Ahh, the classy subject matter politicians force upon the masses through collectivism, in this case, through the very idea that the state might police this.

As Matt McDonald reports for The NewBostonPost:

A biological male who identifies as a woman asked the Massachusetts Attorney General’s office to force a female-oriented spa on the South Shore to give him a bikini wax and other beauty services under the state’s gender identity law.

Yep, someone “went there.”

The transgender biological male said in the complaint that he contacted the spa in December seeking hair removal all over his body, including the area around his genitals. The complainant also detailed his troubles with other spas in Braintree and Quincy, including one that ‘said I was not really a woman because I had a penis.'

First, on the practical side of things, let’s spell it out. No matter what a biologically male or female person does to his or her body to make it appear like it is of the opposite gender, a male born a full male will still be a male and a female born that way will still be a female. They will both be their original genders, but will cosmetically appear different. If a man gets silicone put into his chest, has his sex organs removed, and gets hormone and other medical procedures done, he is still a man, just as a man who has lost an arm or had to undergo plastic surgery after a fire might not be physically the same as he began, but he is still a man.

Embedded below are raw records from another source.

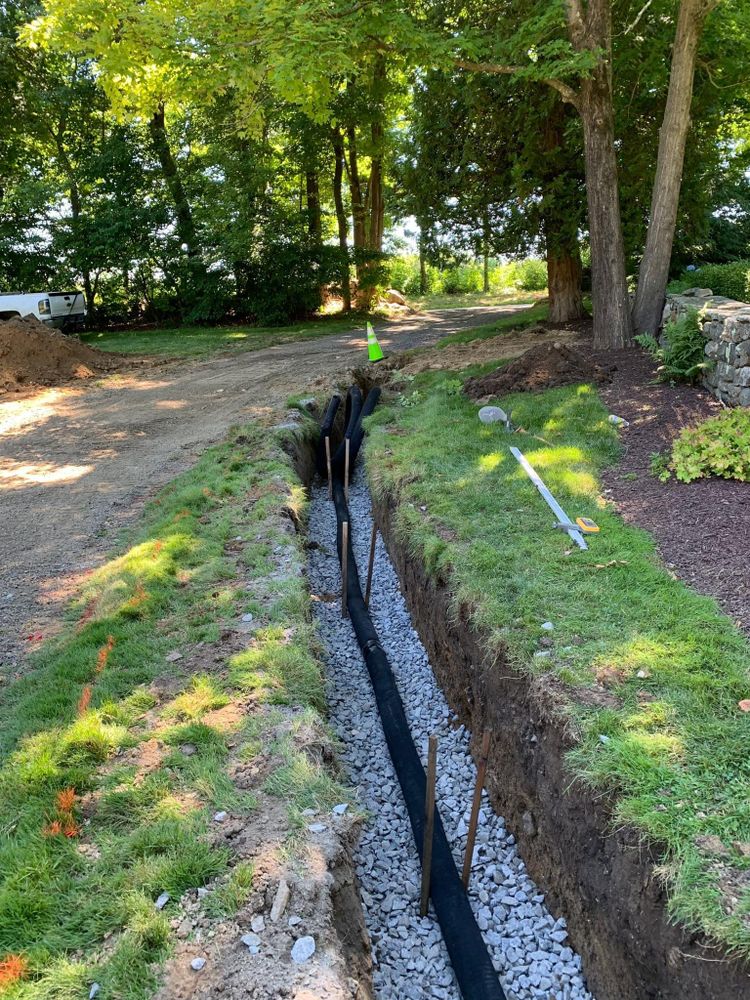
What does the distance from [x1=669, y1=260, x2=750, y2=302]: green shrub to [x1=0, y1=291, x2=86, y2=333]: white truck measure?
1334cm

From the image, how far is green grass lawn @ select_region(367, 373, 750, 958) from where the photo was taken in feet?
8.84

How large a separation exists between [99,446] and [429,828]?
7628mm

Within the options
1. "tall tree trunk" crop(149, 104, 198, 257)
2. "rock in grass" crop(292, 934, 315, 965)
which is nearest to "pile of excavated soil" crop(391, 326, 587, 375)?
"rock in grass" crop(292, 934, 315, 965)

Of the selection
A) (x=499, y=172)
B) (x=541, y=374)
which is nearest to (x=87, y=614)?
(x=541, y=374)

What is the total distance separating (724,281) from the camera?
8.63 metres

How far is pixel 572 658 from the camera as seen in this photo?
3764 mm

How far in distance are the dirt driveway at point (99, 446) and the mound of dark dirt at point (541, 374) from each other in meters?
3.39

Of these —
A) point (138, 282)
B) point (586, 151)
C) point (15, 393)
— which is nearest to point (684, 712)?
point (586, 151)

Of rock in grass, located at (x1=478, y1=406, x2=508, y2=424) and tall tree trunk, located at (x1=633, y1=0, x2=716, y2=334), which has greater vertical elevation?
tall tree trunk, located at (x1=633, y1=0, x2=716, y2=334)

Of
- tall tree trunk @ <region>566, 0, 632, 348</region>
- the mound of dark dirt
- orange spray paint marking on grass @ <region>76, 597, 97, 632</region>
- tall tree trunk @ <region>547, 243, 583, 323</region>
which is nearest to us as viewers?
orange spray paint marking on grass @ <region>76, 597, 97, 632</region>

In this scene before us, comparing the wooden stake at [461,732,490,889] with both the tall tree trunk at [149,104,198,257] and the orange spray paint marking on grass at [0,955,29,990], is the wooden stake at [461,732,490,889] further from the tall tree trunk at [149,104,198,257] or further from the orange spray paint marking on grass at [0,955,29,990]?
the tall tree trunk at [149,104,198,257]

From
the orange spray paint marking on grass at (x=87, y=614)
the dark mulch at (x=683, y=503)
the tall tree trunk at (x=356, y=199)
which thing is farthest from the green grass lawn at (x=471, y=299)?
the orange spray paint marking on grass at (x=87, y=614)

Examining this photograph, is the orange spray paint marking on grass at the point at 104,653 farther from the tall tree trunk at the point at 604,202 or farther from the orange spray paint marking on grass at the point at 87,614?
the tall tree trunk at the point at 604,202

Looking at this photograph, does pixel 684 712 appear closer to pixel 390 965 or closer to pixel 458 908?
pixel 458 908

I have two friends who are undergoing sex change procedures. They might appear female in the end, but they are men, and that can’t be changed unless science can change the chromosomes with which they were born. If these men ask me to call them women or women’s names, I will take it on a case-by case basis, merely as a gesture of kindness, but I will stipulate an understanding with them that I know they are not women.

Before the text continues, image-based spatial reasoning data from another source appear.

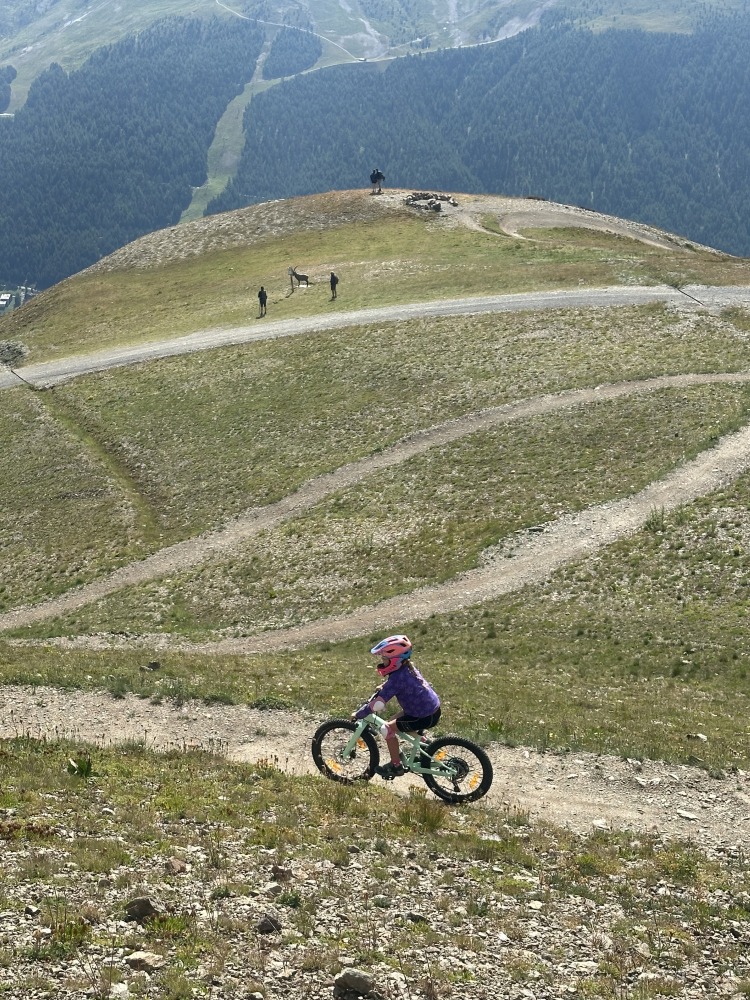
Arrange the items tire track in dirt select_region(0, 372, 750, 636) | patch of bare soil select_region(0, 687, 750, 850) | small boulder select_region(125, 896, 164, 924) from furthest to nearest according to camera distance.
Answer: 1. tire track in dirt select_region(0, 372, 750, 636)
2. patch of bare soil select_region(0, 687, 750, 850)
3. small boulder select_region(125, 896, 164, 924)

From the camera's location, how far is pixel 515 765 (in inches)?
791

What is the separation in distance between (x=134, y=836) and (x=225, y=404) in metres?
50.1

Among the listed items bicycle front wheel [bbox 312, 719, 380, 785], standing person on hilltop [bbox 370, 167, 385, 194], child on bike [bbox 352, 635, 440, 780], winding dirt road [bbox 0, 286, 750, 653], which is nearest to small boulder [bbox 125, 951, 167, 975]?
child on bike [bbox 352, 635, 440, 780]

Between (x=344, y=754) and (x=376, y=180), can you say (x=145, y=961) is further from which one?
(x=376, y=180)

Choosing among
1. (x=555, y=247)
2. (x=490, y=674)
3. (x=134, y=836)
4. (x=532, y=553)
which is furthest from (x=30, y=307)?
(x=134, y=836)

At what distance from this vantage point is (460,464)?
1882 inches

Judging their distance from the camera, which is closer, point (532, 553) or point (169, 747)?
point (169, 747)

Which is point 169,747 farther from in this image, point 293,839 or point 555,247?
point 555,247

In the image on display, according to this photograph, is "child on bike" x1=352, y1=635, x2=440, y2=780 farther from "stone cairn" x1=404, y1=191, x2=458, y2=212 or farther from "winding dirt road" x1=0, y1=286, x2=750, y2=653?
"stone cairn" x1=404, y1=191, x2=458, y2=212

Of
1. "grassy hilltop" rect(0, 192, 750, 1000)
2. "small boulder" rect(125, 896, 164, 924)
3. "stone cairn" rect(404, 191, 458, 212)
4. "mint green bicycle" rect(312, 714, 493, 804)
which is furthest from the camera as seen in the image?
"stone cairn" rect(404, 191, 458, 212)

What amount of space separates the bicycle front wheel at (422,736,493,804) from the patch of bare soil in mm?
911

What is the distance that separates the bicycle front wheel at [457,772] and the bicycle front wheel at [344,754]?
1.29 meters

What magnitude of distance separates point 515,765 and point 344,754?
4671 mm

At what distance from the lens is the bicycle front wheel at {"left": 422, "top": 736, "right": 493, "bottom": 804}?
17.2 meters
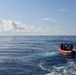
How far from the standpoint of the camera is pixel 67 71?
48.7 m

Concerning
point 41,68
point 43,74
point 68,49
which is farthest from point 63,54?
point 43,74

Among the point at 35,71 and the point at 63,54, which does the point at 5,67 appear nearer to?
the point at 35,71

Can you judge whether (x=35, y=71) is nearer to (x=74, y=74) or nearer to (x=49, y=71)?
(x=49, y=71)

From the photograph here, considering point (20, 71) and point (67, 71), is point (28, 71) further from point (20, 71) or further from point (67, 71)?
point (67, 71)

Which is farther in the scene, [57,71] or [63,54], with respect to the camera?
[63,54]

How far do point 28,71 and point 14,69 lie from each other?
4336mm

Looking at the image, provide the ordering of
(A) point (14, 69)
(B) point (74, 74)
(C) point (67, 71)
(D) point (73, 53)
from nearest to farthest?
(B) point (74, 74) → (C) point (67, 71) → (A) point (14, 69) → (D) point (73, 53)

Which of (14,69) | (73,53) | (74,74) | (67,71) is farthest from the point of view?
(73,53)

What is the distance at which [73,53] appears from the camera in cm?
7488

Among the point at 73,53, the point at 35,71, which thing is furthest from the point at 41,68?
the point at 73,53

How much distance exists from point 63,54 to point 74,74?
1293 inches

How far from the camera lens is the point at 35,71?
5022 cm

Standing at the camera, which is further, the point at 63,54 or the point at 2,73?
the point at 63,54

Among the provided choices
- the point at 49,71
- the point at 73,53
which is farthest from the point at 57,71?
the point at 73,53
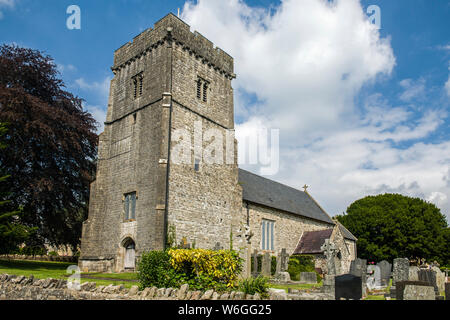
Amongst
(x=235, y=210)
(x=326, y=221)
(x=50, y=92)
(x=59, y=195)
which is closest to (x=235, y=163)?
(x=235, y=210)

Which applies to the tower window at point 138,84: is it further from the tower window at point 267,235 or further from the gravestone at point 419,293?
the gravestone at point 419,293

Likewise, as Jordan Peterson said when the government of Canada mandated that all state offices and any businesses “regulated” by the government use pronouns that “gender-different” people preferred, I will not have my speech dictated by the state.

And that principle should hold for all non-state interactions, including business.

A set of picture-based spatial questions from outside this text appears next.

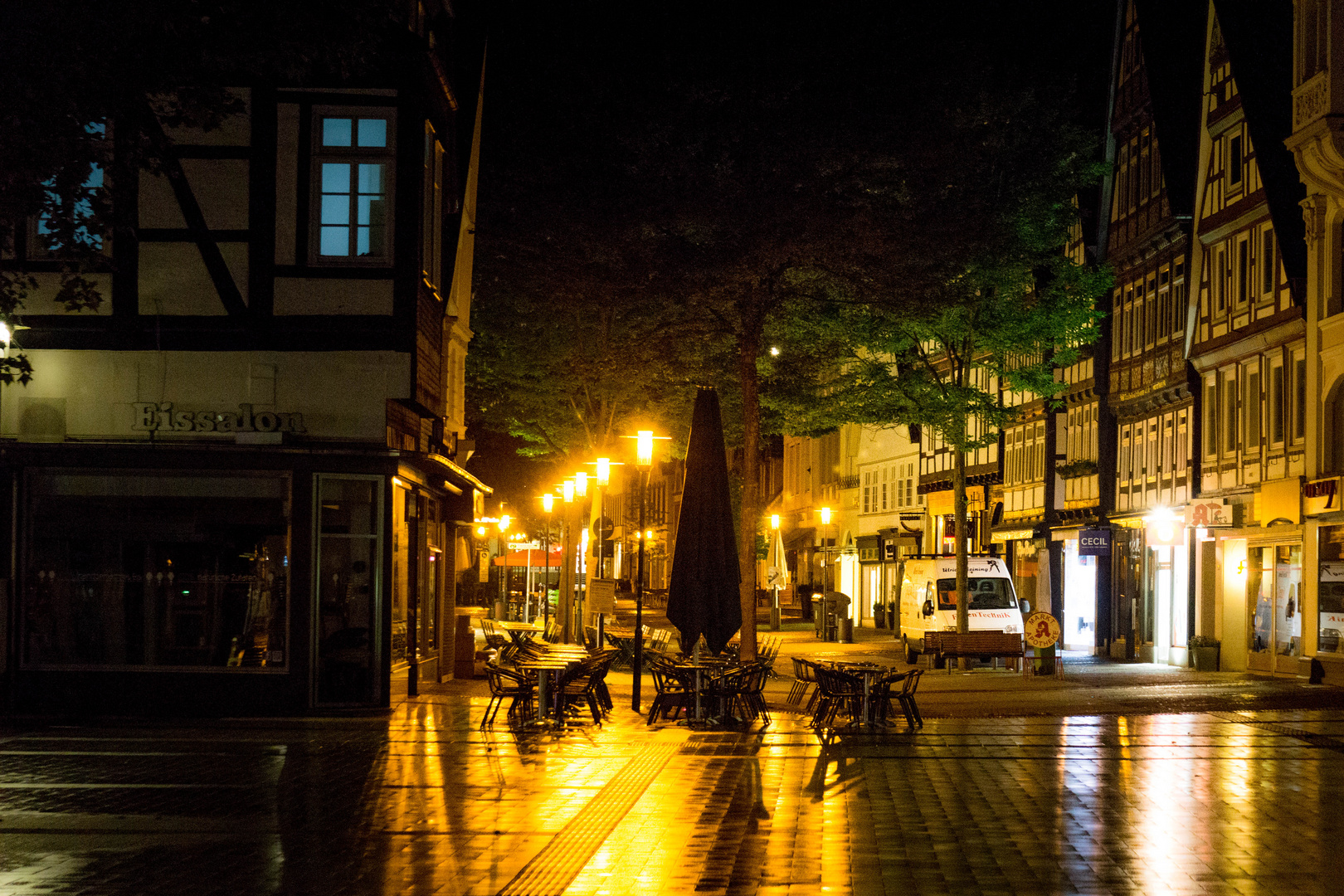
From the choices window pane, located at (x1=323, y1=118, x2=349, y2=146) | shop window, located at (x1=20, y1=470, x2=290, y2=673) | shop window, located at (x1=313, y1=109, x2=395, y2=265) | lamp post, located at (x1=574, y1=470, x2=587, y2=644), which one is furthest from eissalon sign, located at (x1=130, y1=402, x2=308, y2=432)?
lamp post, located at (x1=574, y1=470, x2=587, y2=644)

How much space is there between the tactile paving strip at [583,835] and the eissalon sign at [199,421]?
7.32 metres

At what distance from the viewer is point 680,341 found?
104 feet

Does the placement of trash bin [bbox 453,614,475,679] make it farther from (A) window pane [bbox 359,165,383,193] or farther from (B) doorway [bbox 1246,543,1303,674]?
(B) doorway [bbox 1246,543,1303,674]

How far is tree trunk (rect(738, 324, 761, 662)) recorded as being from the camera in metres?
26.7

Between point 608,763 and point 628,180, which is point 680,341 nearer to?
point 628,180

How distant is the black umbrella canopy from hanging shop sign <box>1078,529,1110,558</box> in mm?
19550

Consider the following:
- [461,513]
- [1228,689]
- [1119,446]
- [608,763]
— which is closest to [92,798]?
[608,763]

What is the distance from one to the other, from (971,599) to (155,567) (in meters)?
18.0

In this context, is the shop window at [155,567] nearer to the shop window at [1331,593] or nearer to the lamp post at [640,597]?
the lamp post at [640,597]

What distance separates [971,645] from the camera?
30.2 m

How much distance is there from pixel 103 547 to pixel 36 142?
859cm

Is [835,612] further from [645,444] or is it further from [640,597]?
[640,597]

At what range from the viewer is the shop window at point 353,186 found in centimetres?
2017

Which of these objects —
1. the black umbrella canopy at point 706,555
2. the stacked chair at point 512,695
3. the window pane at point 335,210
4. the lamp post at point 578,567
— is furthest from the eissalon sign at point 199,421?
the lamp post at point 578,567
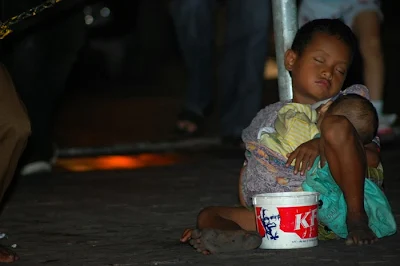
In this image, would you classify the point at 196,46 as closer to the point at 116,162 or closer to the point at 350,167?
the point at 116,162

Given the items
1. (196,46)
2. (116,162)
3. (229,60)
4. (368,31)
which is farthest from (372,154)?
(196,46)

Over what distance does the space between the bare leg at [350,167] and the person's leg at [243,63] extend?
143 inches

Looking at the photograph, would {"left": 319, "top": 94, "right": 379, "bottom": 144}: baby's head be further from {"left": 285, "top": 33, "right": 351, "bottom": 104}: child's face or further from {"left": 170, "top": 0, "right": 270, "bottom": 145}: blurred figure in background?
{"left": 170, "top": 0, "right": 270, "bottom": 145}: blurred figure in background

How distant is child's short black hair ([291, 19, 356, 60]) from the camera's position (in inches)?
198

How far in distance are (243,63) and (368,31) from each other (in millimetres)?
945

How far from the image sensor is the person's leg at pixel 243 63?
830 cm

Look, we discriminate every day. It’s not necessarily evil. The very act of discrimination means to choose between two or more options. If we don’t discriminate, we die. To dictate to a shop owner that he or she cannot make choices about those with whom they will do business means that politicians also dictate to customers that they must do business with people they don’t like. All market transactions are trades, made through mutual consent. To infringe on that principle is to break all principles of human interaction, from business, to dating, to conversation.

Should a woman be forced to date any man who approaches her if she is on the “dating market”?

Should a town of mostly Jewish people be forced to do business with the one minority skinhead who runs a local shop?

'In general no one wants to work on transgender women,’ the would-be customer wrote in the complaint. ‘… It is really difficult to find a full service spa that will work on transgender women.’

And they have a right not to, just as a lesbian has a right not to date a man. Perhaps we should get the state out of all of it and see what people choose themselves. It’s possible that because these businesses don’t want to go weed-whacking in this man’s shrubbery, they could see a downturn in their business. It’s possible they won’t. We can only see what people value if we allow them to make decisions for themselves.

To use an inelegant phrase, the blade of the state cuts in every direction. Don’t try to wield it, lest you be the one who is cut.

Thankfully, the unnamed man who was prepared to bring suit has withdrawn his action. But the threat of coercion remains until people tell the state that when it comes to policing our social interactions, markets and private property are part of that, and they need to cut it out.